Commençons par le XIXe siècle…
Les humains se sont toujours demandés depuis quand était née l’humanité et si on avait des traces de celle-ci dans un passé lointain, plus loin encore que ce qu’on nomme aujourd’hui l’Antiquité. Le début de l’exposition commence par là : par la découverte de bifaces à la fin du XVIIIe siècle en Angleterre que l’on date plus ancien que les origines de l’Homme à l’époque. Puis des découvertes en Allemagne, à Néandertal, d’un crâne. Ou encore la découverte en 1844 par Jacques Boucher de Perthes d’outils en silex à côté d’ossements de grands mammifères disparus qui vivaient au Pléistocène. Ces découvertes font du bruit à l’époque ! L’histoire de la Bible ne serait donc pas véritable, il y aurait vraiment des humains avant le Déluge ! Bouleversements, rebondissements, refus aussi… mais quand les preuves s’accumulent, la science est victorieuse.

§ Enregistrements stockés

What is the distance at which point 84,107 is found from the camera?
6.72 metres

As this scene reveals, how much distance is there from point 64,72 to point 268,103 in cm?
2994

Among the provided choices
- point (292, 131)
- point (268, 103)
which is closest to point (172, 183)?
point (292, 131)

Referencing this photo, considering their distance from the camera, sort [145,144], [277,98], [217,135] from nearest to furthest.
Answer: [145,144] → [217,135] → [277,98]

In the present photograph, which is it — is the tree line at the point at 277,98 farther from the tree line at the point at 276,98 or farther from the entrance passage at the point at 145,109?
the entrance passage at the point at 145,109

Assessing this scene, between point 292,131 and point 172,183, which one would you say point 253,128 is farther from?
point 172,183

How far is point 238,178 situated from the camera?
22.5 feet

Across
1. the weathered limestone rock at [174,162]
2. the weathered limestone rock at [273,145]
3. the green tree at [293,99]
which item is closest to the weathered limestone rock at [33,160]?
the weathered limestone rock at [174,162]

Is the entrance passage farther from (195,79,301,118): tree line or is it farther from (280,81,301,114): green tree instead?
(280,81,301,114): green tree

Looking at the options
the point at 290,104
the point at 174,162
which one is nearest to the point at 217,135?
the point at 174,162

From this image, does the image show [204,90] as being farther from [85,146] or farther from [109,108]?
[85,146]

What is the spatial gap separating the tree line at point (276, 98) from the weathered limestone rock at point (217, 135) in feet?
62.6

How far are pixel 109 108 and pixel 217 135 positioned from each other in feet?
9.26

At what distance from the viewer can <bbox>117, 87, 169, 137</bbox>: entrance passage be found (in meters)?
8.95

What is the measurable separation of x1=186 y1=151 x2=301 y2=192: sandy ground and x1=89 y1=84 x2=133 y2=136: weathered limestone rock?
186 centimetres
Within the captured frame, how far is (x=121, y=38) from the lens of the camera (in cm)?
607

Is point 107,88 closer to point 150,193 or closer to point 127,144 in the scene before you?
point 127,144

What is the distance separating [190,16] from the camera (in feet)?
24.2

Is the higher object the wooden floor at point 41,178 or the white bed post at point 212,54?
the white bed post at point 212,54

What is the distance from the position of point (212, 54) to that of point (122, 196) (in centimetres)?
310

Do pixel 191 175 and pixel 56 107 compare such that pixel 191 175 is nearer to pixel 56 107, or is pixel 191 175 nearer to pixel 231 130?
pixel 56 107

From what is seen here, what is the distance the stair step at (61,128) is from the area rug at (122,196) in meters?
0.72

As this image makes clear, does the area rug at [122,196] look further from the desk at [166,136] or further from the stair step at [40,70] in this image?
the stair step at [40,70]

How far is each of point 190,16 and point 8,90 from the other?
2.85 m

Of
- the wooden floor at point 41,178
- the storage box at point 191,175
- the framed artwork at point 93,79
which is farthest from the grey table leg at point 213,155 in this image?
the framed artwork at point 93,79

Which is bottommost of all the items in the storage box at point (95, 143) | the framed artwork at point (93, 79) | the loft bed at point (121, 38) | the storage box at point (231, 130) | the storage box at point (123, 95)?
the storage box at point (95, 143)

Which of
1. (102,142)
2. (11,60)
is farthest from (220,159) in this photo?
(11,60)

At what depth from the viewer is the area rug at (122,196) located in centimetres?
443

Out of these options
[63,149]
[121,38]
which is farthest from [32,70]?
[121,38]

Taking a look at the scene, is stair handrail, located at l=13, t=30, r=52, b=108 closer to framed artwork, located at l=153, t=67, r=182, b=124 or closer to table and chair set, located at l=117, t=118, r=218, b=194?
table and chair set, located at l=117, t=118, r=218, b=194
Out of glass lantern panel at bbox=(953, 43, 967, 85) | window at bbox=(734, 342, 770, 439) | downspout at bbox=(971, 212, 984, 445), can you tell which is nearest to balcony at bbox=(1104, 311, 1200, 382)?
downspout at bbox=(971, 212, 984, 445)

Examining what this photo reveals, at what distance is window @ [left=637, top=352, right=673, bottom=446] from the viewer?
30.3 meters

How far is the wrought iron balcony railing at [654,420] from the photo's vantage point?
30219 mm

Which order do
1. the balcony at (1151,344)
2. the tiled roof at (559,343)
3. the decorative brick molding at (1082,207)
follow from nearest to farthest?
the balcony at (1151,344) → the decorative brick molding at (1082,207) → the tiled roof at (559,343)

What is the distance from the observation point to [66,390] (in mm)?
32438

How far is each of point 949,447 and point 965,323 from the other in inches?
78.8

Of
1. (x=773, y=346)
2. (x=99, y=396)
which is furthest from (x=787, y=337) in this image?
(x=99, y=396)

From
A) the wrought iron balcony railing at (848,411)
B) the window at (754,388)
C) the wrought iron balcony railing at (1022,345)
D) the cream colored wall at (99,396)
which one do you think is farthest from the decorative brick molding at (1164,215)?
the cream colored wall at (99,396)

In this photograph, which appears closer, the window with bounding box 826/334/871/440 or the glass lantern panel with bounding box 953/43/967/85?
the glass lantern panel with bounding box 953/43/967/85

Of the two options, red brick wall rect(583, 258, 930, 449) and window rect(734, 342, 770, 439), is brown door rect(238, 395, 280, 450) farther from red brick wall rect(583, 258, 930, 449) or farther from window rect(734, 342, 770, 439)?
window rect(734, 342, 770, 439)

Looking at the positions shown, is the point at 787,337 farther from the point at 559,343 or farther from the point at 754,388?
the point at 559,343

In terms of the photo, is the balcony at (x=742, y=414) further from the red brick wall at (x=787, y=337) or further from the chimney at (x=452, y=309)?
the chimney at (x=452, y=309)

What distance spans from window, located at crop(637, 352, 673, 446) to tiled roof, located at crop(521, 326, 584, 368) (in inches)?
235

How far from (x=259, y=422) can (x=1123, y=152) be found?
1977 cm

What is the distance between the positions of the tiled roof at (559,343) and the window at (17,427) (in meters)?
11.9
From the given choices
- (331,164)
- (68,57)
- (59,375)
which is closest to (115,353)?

§ Le problème
Relevez toutes les découvertes que cite le passage affiché, en indiquant pour chacune ce qui a été trouvé ainsi que le lieu, la date ou l'auteur si le texte les précise.

§ Bonne réponse
- Des bifaces, découverts à la fin du XVIIIe siècle en Angleterre.
- Un crâne, découvert en Allemagne, à Néandertal.
- Des outils en silex à côté d'ossements de grands mammifères disparus du Pléistocène, découverts en 1844 par Jacques Boucher de Perthes.